Answer in units of min.

4.5 min

To solve this problem, we can use the principle of conservation of momentum.

Step 1: Calculate the astronaut's initial momentum.
The initial momentum of the astronaut and the camera is given by:

p_initial = (mass_astronaut + mass_camera) * velocity_astronaut

Given:
mass_astronaut = 57.3 kg
mass_camera = 0.697 kg
velocity_astronaut = 0 m/s (zero speed relative to the shuttle)

p_initial = (57.3 kg + 0.697 kg) * 0 m/s
p_initial = 0 kg*m/s

Step 2: Calculate the momentum of the astronaut and camera after throwing the camera.
The final momentum of the astronaut and camera is given by:

p_final = mass_astronaut * velocity_astronaut_final

Given:
velocity_astronaut_final = -12 m/s (negative sign indicates opposite direction)

p_final = 57.3 kg * (-12 m/s)
p_final = -687.6 kg*m/s

Step 3: Apply the conservation of momentum principle.
According to the principle of conservation of momentum, the total momentum before and after throwing the camera should be equal:

p_initial = p_final
0 kg*m/s = -687.6 kg*m/s

Step 4: Solve for the time it takes for the astronaut to reach the shuttle.
We can calculate the time using the equation:

t = distance / velocity_astronaut_final

Given:
distance = 54.3 m
velocity_astronaut_final = -12 m/s

t = 54.3 m / (-12 m/s)
t ≈ -4.525 s

However, time cannot be negative in this case because we are interested in the time it takes for the astronaut to reach the shuttle. Therefore, the negative sign simply indicates the direction. We can take the absolute value of the time:

t ≈ 4.525 s ≈ 4.525 seconds

Converting to minutes:

t_min = 4.525 s / 60
t_min ≈ 0.07542 minutes ≈ 0.075 min (rounded to 3 decimal places)

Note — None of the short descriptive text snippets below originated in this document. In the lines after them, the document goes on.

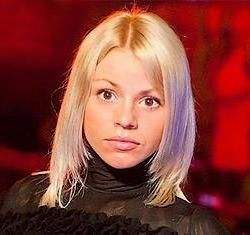 Фото - Оксана стрункіна: участь в
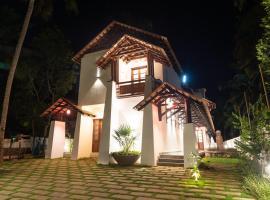 The Ayur Villa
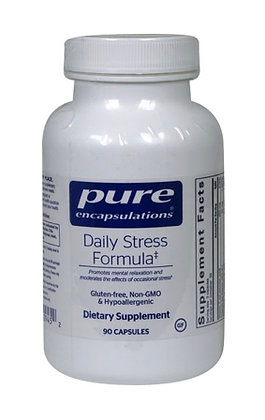 Pure Encapsulations: Daily Stress Formula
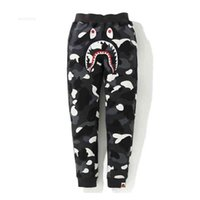 Pants Trousers Beii & Ape Tide Brand Shark Print Luminous Camouflage Pattern Leisure Trend Personalized Children's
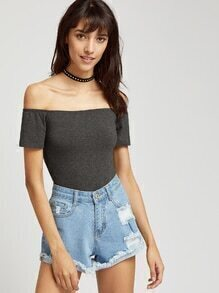 Heathered Off Shoulder Bodysuit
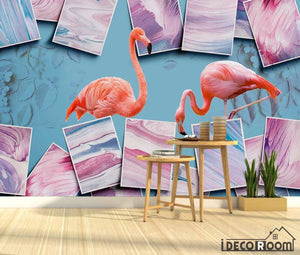 Art abstract color block flamingo floral wallpaper wall murals IDCWP-HL-000662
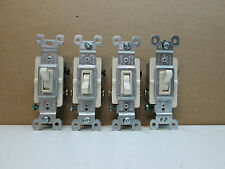 Lot of 4 Pass & Seymour 663-LAGU 3-Way Toggle Switches 15A 120V Light Almond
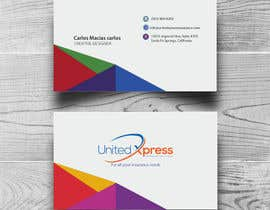 #297 for Design some Business Cards by Wahid87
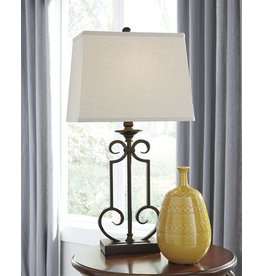 Signature Design Ainslie Metal Table Lamp (2/CN) - Bronze L208034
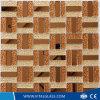 Limpeza fácil mosaico de Vidro para mobiliário/parede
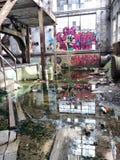 inside Market Street-Kraftwerk stockbilder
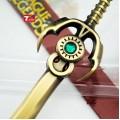 Брелок-меч ver.1
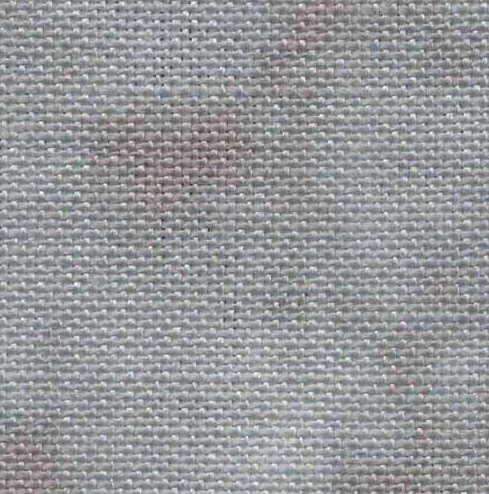 Fabric Flair 28 Count Linen Tarnished Hand Dyed 8248
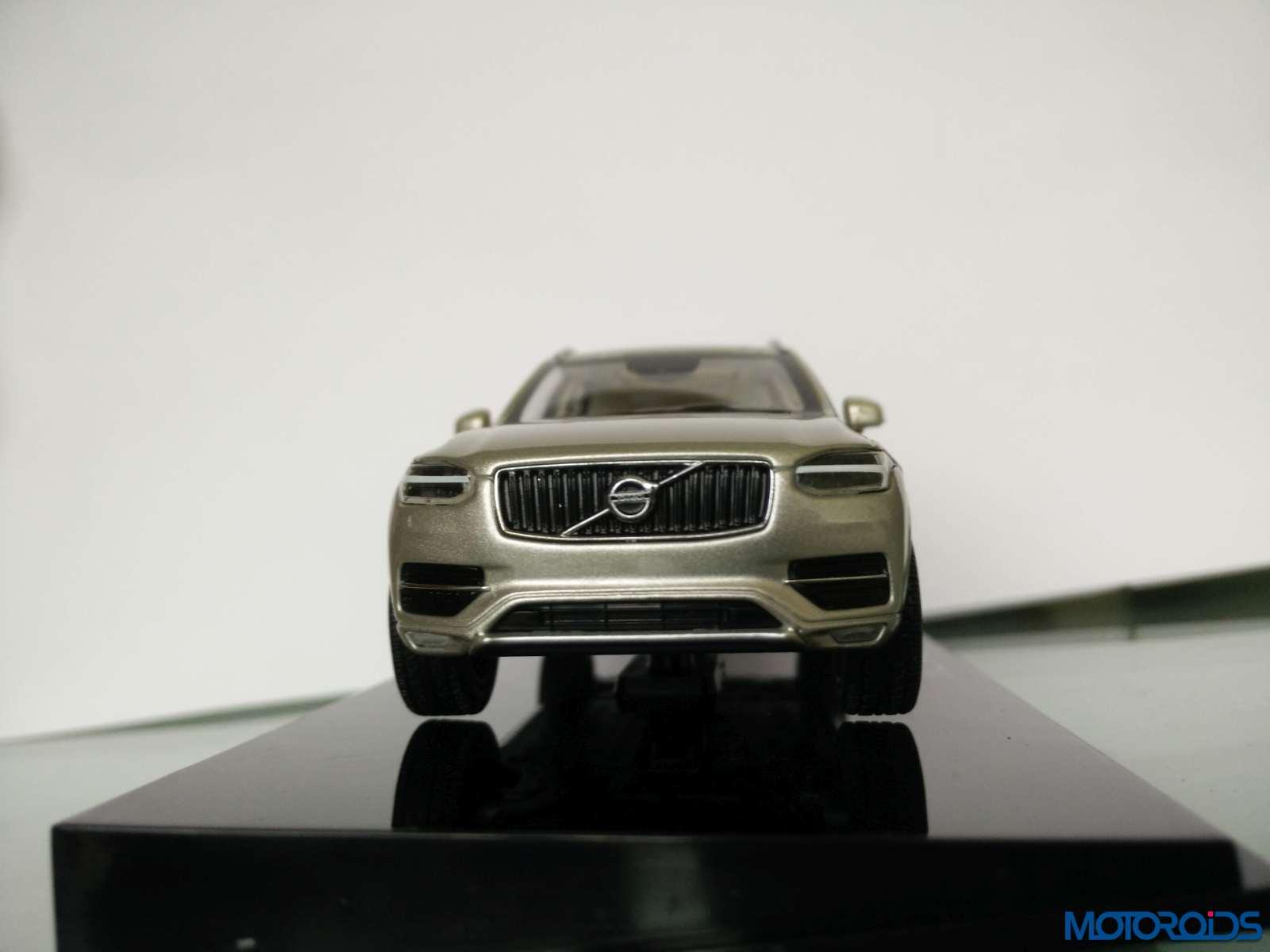 volvo-xc90-scale-model (2)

Therefore, it will take approximately 0.075 minutes for the astronaut to reach the shuttle.

To find the time it takes for the astronaut to reach the shuttle, we can use the concept of conservation of momentum.

First, let's calculate the initial momentum of the astronaut-camera system. The momentum (p) is given by the product of mass (m) and velocity (v):

Initial momentum of astronaut-camera system = (mass of astronaut) × (velocity of astronaut) + (mass of camera) × (velocity of camera)

The mass of the astronaut is given as 57.3 kg, and since she is at rest relative to the shuttle, her velocity is zero. The mass of the camera is given as 0.697 kg, and its initial velocity is 12 m/s. Putting these values into the equation, we get:

Initial momentum of astronaut-camera system = (57.3 kg) × (0 m/s) + (0.697 kg) × (12 m/s)
= 0 + 8.364 kg·m/s
= 8.364 kg·m/s

According to the conservation of momentum, the total momentum of the system remains constant unless acted upon by an external force. When the astronaut throws the camera, an external force is applied to the system.

Let's assume the astronaut and camera move towards the shuttle with a final velocity of v (unknown). Since the astronaut and camera are moving in opposite directions, their velocities add up algebraically, which gives us:

(mass of astronaut) × (final velocity of astronaut) + (mass of camera) × (final velocity of camera) = 8.364 kg·m/s

(57.3 kg) × (v) + (0.697 kg) × (-12 m/s) = 8.364 kg·m/s

Now we can solve for v:

57.3v - 8.364 = -0.697 × 12
57.3v = -8.364 + 8.364
57.3v = 8.364
v = 8.364 / 57.3
v ≈ 0.146 m/s

Now, we need to find the time it takes for the astronaut to reach the shuttle. We can use the equation for distance (d) traveled at a constant speed (v) over time (t):

d = v × t

Where d is the distance, v is the velocity, and t is the time.

In this case, the distance is given as 54.3 m, and the velocity is 0.146 m/s. Plugging these values into the equation gives us:

54.3 = 0.146 × t

Now, let's solve for t:

t = 54.3 / 0.146
t ≈ 372.61 s

Finally, we need to convert the time from seconds to minutes. There are 60 seconds in a minute, so:

t (in minutes) = 372.61 s / 60
t ≈ 6.21 min

Therefore, it will take approximately 6.21 minutes for the astronaut to reach the shuttle.